═════ RECORDS FOR THIS TASK ═════

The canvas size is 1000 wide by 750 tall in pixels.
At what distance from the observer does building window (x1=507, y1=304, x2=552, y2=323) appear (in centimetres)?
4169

═════
═════ RECORDS FOR THIS TASK ═════

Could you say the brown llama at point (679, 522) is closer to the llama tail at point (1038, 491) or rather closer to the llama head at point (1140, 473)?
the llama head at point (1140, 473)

═════

Gather every line above that contains the word "llama".

* **RESULT OF THIS TASK**:
Could you say the brown llama at point (679, 522) is closer to the llama tail at point (1038, 491) or rather closer to the llama head at point (1140, 473)?
the llama head at point (1140, 473)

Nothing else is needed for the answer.